The 5th Annual No Depression Critics’ Poll
CRITICS VS. READERS: THIS TIME, IT’S MUSICAL
Of the 50 records listed in each of our two new-release polls this year — one our fifth annual No Depression Critics’ Poll, the other our first Readers’ Poll — only one album appears in precisely the same spot on both: Kelly Willis’ Translated From Love, pretty much right smack in the middle at #26.
Whether that suggests Willis somehow struck some kind of golden mean, I’ve no idea, but inviting our readers to the party does afford us some intriguing perspective on the choices of our critics.
Consensus at the top belongs to Wilco (#1 readers, #3 critics), Patty Griffin (#2 readers, #5 critics), and Bruce Springsteen & the E Street Band (#5 readers, #6 critics), not unsurprisingly. More illuminating is the presence of two records by female soul singers in our critics’ top five (#1 Bettye LaVette, #4 Mavis Staples) for discs that rated considerably lower with our readers (#38 and #45, respectively). It’s a fair bet that the Drive-By Truckers’ fan base overlaps pretty heavily with both our readers and our writers; the latter seemed more swayed by the DBTs’ collaboration with LaVette, while the former championed ex-Trucker Jason Isbell’s solo debut (at #6).
One wonders just how much timing has to do with the lists’ differences, in some cases. For instance, Robert Plant & Alison Krauss placed #2 with the critics, many of whom probably heard advance copies a month or so before the record’s October 23 release date. By contrast, the readers’ mid-November voting deadline meant many of them had significantly less time to acquire and/or listen to the album, which may have had something to do with its #14 rank on their list.
Overall, the surveys overlapped a tad more than half the time, with 28 records appearing on both lists. Isbell’s disc was the highest on the readers’ list not to be ranked by the critics; conversely, the highest critics’ pick not making the readers’ list was Feist’s The Reminder.
As for the rest, have fun mixing and matching, comparing and contrasting. And thanks especially to all of you who took the time to chime in with your lists.
–PETER BLACKSTOCK
A VINTAGE YEAR
Nobody much plans for middle age. Youth will be over-served and our mature years are to be feared and ignored. The rest is a matter of ducking and covering, stumbling a blind marathon, enduring life in an artificially green wasteland.

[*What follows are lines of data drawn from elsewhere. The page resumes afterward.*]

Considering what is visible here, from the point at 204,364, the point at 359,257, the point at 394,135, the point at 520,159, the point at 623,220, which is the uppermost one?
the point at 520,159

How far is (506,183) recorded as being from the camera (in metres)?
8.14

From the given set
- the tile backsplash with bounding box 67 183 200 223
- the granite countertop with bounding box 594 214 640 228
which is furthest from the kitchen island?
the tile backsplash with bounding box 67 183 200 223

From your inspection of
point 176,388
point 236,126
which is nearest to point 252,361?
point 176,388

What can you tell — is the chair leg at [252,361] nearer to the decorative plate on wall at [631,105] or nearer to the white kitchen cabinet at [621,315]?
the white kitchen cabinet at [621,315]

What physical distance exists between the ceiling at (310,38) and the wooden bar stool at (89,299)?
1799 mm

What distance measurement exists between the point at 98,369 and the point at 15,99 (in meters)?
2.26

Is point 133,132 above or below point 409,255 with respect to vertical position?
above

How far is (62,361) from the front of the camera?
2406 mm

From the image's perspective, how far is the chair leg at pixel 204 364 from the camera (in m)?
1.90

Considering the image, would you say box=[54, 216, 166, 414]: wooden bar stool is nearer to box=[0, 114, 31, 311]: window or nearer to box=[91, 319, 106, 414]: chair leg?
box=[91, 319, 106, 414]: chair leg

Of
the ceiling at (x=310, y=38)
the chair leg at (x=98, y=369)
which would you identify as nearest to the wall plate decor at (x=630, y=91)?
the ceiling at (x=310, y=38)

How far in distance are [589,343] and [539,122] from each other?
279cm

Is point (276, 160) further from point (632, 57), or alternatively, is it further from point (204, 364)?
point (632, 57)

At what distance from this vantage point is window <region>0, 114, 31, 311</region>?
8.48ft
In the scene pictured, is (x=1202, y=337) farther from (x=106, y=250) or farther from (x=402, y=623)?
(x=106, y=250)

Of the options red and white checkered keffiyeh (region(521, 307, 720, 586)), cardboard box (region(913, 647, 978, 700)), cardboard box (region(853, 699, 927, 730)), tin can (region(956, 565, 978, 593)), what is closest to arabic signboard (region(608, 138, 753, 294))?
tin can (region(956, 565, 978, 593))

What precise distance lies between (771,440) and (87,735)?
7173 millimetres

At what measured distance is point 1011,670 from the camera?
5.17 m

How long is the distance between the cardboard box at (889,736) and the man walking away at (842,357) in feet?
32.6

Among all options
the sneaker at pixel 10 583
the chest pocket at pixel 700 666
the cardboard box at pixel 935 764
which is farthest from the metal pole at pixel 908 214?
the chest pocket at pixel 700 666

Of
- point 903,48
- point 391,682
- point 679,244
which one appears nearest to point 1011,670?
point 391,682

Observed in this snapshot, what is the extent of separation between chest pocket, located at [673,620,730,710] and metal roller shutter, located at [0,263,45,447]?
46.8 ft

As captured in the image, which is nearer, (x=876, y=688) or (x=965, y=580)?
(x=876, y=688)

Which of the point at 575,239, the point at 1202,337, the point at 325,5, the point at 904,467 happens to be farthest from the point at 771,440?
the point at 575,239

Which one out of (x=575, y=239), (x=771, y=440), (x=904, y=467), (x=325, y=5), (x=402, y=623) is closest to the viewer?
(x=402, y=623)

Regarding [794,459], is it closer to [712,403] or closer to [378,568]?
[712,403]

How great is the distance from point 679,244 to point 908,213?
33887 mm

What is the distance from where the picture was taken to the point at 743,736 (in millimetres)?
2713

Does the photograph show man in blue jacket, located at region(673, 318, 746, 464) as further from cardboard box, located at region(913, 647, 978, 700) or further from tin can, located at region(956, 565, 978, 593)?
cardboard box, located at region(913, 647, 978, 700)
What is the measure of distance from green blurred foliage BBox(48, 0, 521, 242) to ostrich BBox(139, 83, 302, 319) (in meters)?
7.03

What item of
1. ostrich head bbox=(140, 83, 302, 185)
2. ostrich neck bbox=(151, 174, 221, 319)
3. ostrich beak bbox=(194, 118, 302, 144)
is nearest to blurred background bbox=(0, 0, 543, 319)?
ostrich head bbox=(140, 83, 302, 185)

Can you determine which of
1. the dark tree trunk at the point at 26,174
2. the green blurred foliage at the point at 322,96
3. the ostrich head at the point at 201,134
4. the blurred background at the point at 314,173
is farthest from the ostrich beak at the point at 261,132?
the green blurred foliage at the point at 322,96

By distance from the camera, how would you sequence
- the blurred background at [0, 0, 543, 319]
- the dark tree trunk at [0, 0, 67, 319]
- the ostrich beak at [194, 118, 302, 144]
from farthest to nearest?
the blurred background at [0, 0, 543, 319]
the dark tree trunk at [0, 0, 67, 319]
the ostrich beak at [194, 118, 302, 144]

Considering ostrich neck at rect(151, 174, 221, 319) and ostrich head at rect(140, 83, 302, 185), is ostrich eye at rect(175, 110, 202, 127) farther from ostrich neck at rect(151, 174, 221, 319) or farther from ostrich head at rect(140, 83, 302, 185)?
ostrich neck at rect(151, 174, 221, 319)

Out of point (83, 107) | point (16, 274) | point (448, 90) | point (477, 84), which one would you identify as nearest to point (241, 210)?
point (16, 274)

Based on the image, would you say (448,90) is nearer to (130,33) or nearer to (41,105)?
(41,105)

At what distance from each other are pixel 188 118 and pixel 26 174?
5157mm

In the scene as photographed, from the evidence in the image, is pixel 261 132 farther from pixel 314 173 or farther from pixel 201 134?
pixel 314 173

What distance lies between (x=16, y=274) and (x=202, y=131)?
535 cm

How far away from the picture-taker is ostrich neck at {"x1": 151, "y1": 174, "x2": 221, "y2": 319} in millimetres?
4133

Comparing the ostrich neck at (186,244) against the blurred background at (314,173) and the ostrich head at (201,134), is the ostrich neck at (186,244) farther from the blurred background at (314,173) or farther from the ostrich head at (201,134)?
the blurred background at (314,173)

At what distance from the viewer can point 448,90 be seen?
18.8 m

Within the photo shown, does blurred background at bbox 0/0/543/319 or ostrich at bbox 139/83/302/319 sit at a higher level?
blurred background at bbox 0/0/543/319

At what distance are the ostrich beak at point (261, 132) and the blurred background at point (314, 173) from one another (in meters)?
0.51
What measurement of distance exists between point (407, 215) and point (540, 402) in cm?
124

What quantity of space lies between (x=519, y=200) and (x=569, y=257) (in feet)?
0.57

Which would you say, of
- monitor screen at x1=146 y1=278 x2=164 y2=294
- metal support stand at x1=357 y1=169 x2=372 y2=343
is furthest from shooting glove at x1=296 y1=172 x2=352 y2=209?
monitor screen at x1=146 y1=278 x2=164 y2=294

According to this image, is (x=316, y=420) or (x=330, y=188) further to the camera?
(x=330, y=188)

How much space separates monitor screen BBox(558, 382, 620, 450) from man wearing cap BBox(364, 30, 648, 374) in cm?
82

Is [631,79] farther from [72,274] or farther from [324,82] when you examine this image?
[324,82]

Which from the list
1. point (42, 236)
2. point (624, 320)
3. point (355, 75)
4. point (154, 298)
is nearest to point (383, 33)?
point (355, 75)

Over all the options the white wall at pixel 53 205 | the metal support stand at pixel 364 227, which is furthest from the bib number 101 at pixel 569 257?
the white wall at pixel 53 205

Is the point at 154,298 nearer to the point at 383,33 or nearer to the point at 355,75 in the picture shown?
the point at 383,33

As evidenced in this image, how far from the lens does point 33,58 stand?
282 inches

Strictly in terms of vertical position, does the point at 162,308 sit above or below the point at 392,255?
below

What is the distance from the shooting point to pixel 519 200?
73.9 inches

A slow, steady diminuendo.
The angry young man fell out of fashion at some point in the late 1990s (at least for middle-aged white guys who don’t listen to rap). I blame the Backstreet Boys for that, them and the cult of happy greed they were employed to sell to our lottery-drunk culture. I also blame generations of angry young men who had little to offer but their fury. (And that would, in part, be my excuse for not listening to rap.)
How many long nights did I spend trying to fashion that fury into something useful, something presentable? Trying to put it to bed. The world will not bend to my will. I recognize the errant arrogance of that sentence. Its hopelessness, and its optimism.
And yet.
And yet, this year, I found that carefully banked rage to be nurturing. To be necessary. To be exhilarating.
But to do that I had to step aside, and listen. Listen to the regal, wise, seemingly gentle Mavis Staples — who comes from an ecstatic tradition I can only admire from afar — listen to Mavis Staples declaim about the enduring wrongness of racism throughout the brilliant We’ll Never Turn Back. Listen to the passion and strength in that still-magnificent voice. And, yes, the fury, for she has seen and done far more than I ever will, and she has God on her side.
Or Bettye LaVette, now 61 and posing topless for her press photos. Perhaps it hasn’t been the career she might have wished for, but what a gloriously well-schooled and inescapably savage voice. Nothing left to hold back.
Or Patty Griffin, whose age is a matter of record but of little consequence since she is younger than me. There is far more joy than fury in Children Running Through, and perhaps sadness, for her age mitigates against children of her own. But it is an album filled (again) with passions and knowing, a muscular, unbelievably confident announcement of self. Of arrival, though clearly she was already on center stage.
Or Lyle Lovett, a couple years older than me and mostly counted out, I suspect, as a charming entertainer past his creative prime. Hardly. It’s Not Big It’s Large is the guttiest, most personal — most mature — album he’s ever made. And it swings.
A handful of younger artists made my personal list, notably the exceptional Canadian singer and songwriter Romi Mayes and newcomers Eilen Jewell and the Cave Singers (though the last two play forms of old-time music), but I will take my cues — my lessons for living, for creating — from the old folks ignored by most marketeers.
And the old folks, still rocking ungently, still cradling their considerable passions, still conceding nothing, they had one hell of a year. Porter Wagoner (and Johnny Cash) and Steve Earle still light the way: Do the work. Just do the damn work.